Третья стрела зацепилась за батарею. Бодрый, поплевав на ладони, ухватился за шнур и быстро, как мартышка, забрался в оконный проём. Помещение было пустым, если не считать старых поломанных стульев и парочки выцветших стендов.
Бодрый присел на корточки и замер. Откуда-то из коридора доносились непонятные звуки. Осторожно просунув кинжал в щель между дверным полотном и косяком, он по отражению на клинке убедился, что коридор пуст. Звуки явственно раздавались из кабинета напротив.
Стараясь не наступать на осколки битого стёкла, он на носочках прокрался к двери кабинета. Когда-то в двери этого помещения был замок, но сейчас вместо него зияла дыра, которая позволила рассмотреть, что в кабинете идёт самая настоящая драка. По пыльному паркету катались в обнимку молодой кавказец и белокурая девушка в легкомысленно коротком платье.
В процессе борьбы подол платья задрался вверх, и взору курсанта открылась очаровательная попка, перетянутая розовыми стрингами. Пока парень и девушка с переменным успехом пытались вырвать друг у друга пистолет, Бодрый, у которого шесть месяцев не было женщины, зачаровано глядел на восхитительную белокожую попку.
– Да, да! Я помню: надо спасти заложника! – сказал он сам себе, очнувшись от наваждения и, подкравшись, коротким натренированным ударом «вырубил» кавказца. Парень перестал сопротивляться и выронил пистолет. Девушка с облегчением вздохнула, подняла на него глаза и улыбнулась.
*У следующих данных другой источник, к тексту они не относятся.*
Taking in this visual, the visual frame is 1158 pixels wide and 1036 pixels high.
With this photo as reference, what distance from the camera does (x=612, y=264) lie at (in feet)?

– Спасибо, мой герой! – произнесла она, пытаясь левой рукой прикрыть разорванное на груди платье. Бодрый, улыбнувшись в ответ, стыдливо отвёл глаза. В этот момент белокурая красавица правой рукой дотянулась до пистолета и выстрелила спасителю в лицо. Шарик с красной краской ударил в переносицу и забрызгал стёкла незапотевающих очков.
– Твою мать! – прошептал обескураженный курсант.
– Без обид! – сказала девушка-террорист и, похлопав его ладошкой по плечу, исчезла в дверном проёме.
– Курсант! Можете вернуться на исходную позицию, – прорезался в наушнике голос инструктора.
– Надо же так облажаться! – корил себя Бодрый. Горечь поражения скрашивало лишь то, что за все муки и страдания, перенесённые им в ходе четырёх безуспешных попыток спасения заложника, инструктор всё-таки поставил ему зачёт. Однако этот жизненный урок оставил в душе курсанта тяжёлый осадок. После этого случая Бодрый перестал доверять кому-либо. И ещё долго в каждой молодой женщине подсознательно искал черты белокурой девушки-террористки.
Однако процесс обучения был крайне насыщенным, и вскоре Бодрый, перестав заниматься самоедством, переключился на другие задания. Занятий было много, но, по большому счету, на каждом курсанта учили, прежде всего, думать. На первом занятии по огневой подготовке (дисциплина «Д7») инструктор легко, почти играючи, всадил три пули из обыкновенного армейского ПМ в «десятку» грудной мишени и, заметив восхищённый взгляд новенького курсанта, усмехнувшись, сказал:
– Я научу тебя стрелять на звук, на вспышку, на бегу, в падении, и из всех неудобных положений, которые может принять твоё тело. Ты будешь знать наизусть разборку и сборку всего, что стреляет, включая зарубежные образцы. Оружие станет частью твоего тела, продолжением твоей руки, ты будешь чувствовать его не только кожей, но и всеми нервными окончаниями. Но при этом хорошенько запомни: если дело дошло до огневого контакта с противником – ты на грани провала. Главное оружие разведчика не «глок» и «беретта», главное оружие разведчика – его голова. Так что советую не подставлять её под пулю. Пуля ведь, в отличие от тебя – дура!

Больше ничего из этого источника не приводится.